Document section –
● ● ●
#Racoon - dig up Open Data nuggets!
The rapid-appraisal crawler for original open data nuggets - for short Racoon - is a targeted crawler and explorer for Open Data nuggets, typically hidden in government and corporate Web sites. Racoon takes a seed URL and crawl parameters (crawl strategy, frequency, output format, etc.) as input and produces a description of potential Open Data nuggets, that is, documents such as PDF, Excel sheets, etc. as output.
The description of the identified Open Data nuggets is provided in JSON along with some crawl info (overall visited locations and locations with nuggets) and has the following structure:
{
'URL of location where nuggets occured': // e.g., http://example.com/start/
[
{
'URL': 'URL of the Open Data nugget', // e.g., http://example.com/start/nugget.pdf
'size': 'content length of Open Data nugget in bytes', // e.g., 1234
'text': 'link text to Open Data nugget', // e.g., a sample nugget
'type': 'media type of Open Data nugget' // e.g., application/pdf
},
...
],
...
}
The only thing Racoon really needs to know is where to start the crawl, hence you MUST supply the seed URL via the -s
parameter, all the other parameters are optional (see below for their meaning and allowed values). So, a minimal way to crawl a site would be:
python racoon.py -s http://example.com/start/
If you fancy storing the result of the crawl in a file, use the -f
parameter set to json
like so:
python racoon.py -s http://example.com/start/ -f json
You can also change the crawl frequency also known as politeness (that is, the time Racoon will wait between two subsequent HTTP requests) using the -p
parameter and supplying a numerical value in seconds (below: wait 0.3 sec) as well as get a bit more details what is going on during the crawl using the -v
parameter, meaning Racoon is supposed to be verbose:
python racoon.py -s http://example.com/start/ -f json -p 0.3 -v
It is in general a good idea to use the -d
parameter which activates the descending crawl strategy, meaning that Racoon only looks at paths that are below a given seed URL, so, for example:
python racoon.py -s http://example.com/start/sub/ -d
... would only crawl locations below http://example.com/start/sub/
, that is, Racoon would visit http://example.com/start/sub/page1.html
but not http://example.com/start/index.html
. When you first crawl a site (especially if it's not your own) consider using this option in the first place as restricting the crawl increases the chances that you don't get banned ;)
A number of exemplary crawls are available via the project Wiki page, including the command used and the crawl result.
Under *nix you can also use the provided shell script rr
(short for run racoon), like so:
./rr http://example.com/start/
... which will store the crawl results in a file called something like crawl-result-2012-07-21T18-48-33-406027.json
in the directory where you run the script as well as provide you with information about the overall execution time.
Note: the script is configured to be verbose in nature and to use the descend crawl strategy.
● ● ●
Problem statement – Please quote the Racoon page word for word, between "A number of" and "descend crawl strategy.", inclusive.

Data lines –
● ● ●
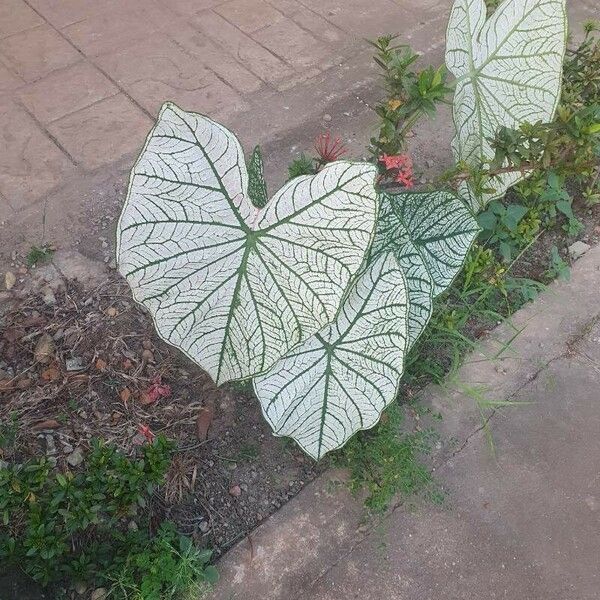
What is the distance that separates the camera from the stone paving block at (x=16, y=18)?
● ● ●
Finished task –
A number of exemplary crawls are available via the project Wiki page, including the command used and the crawl result.
Under *nix you can also use the provided shell script rr
(short for run racoon), like so:
./rr http://example.com/start/
... which will store the crawl results in a file called something like crawl-result-2012-07-21T18-48-33-406027.json
in the directory where you run the script as well as provide you with information about the overall execution time.
Note: the script is configured to be verbose in nature and to use the descend crawl strategy.